Knockdown of ICT1 Altered the Expression of G0/G1-Related Cell Cycle Regulators
To investigate the cause of cell cycle progression arrest, we determined the expression of cell cycle inhibitor p21 and cell cycle activator cyclin D1 using Western blot analysis. As shown in Figure 3B, the protein expression of p21 was remarkably upregulated in shICT1(S1)-infected 95D cells compared with that in NC-infected 95D cells. What’s more, the protein expression of cyclin D1 was obviously downregulated in shICT1(S1)-infected 95D cells compared with that in NC-infected 95D cells.

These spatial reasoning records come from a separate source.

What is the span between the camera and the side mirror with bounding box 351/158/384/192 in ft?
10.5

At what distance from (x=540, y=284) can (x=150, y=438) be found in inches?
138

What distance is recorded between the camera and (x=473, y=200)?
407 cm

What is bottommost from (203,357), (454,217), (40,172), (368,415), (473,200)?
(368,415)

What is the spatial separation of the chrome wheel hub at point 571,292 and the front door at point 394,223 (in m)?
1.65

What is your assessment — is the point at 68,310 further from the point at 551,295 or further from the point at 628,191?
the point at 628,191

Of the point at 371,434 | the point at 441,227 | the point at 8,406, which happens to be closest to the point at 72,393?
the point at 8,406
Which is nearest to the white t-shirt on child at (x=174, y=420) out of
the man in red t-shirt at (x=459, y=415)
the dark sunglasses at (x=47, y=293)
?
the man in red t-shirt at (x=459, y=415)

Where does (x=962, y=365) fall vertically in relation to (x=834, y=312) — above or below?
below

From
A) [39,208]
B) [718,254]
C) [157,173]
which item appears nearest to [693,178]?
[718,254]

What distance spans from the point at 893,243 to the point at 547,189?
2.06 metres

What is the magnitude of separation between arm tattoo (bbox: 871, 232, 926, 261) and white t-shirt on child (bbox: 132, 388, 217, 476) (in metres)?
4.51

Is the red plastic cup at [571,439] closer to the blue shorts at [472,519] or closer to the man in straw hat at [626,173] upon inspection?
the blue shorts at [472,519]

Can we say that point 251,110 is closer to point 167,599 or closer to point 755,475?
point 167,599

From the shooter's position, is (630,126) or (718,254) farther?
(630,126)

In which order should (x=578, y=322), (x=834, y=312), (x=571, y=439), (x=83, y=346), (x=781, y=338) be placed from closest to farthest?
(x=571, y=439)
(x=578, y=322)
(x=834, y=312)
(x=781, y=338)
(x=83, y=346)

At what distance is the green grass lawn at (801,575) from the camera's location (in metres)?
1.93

Knockdown of ICT1 Induces Cell Apoptosis in NSCLC Cells
To further confirm the effect of ICT1 silencing on cell apoptosis, we applied annexin V-APC/7-AAD double staining in 95D and A549 cells infected with NC, shICT1(S1), and shICT1(S2) groups. As shown in Figure 5A and B, the percentage of early apoptotic cells was increased from 8.10% ± 0.35% to 15.27% ± 0.85% in shICT1(S1) group and from 8.10% ± 0.35% to 10.70% ± 0.10% in shICT1(S2) group in 95D cells in comparison with that in the NC group. Likewise, compared with the NC group, the percentage of late apoptotic cells in 95D cells was increased from 10.13% ± 1.59% to 28.90% ± 2.62% in shICT1(S1) group and from 10.13% ± 1.59% to 16.70% ± 0.95% in the shICT1(S2) group. Similar to the results in 95D cells, the cell percentage of apoptosis was observed a significant increase in the shICT1(S1) group (early apoptosis: 2.44% ± 0.33% vs 0.45% ± 0.12%, late apoptosis: 0.11% ± 0.07% vs 0.00% ± 0.01%) and shICT1(S2) group (early apoptosis: 5.31 ± 0.31% vs 0.45 ± 0.12%, late apoptosis: 1.09 ± 0.24% vs 0.00 ± 0.01%) compared with those in the NC group in A549 cells (Figure 5C and D). The aforementioned results suggested that ICT1 gene silencing could induce a strong apoptotic effect in human NSCLC cells.
Discussion
Non–small cell lung cancer is the major type of LC, with less than 15% survival rate for 5 years. Emerging evidence have suggested that some functional molecules have been thought as promising biomarkers for the diagnosis and treatment of patients with NSCLC, which are involved in cell proliferation and cell cycle control.24 Immature colon carcinoma transcript 1 has been found to be overexpressed in various kinds of cancer cells.7,25 Network analysis of gene expression by Huang et al shows that ICT1 is a potential biomarker for LC.10 However, the role of ICT1 in NSCLC cells remains unclear.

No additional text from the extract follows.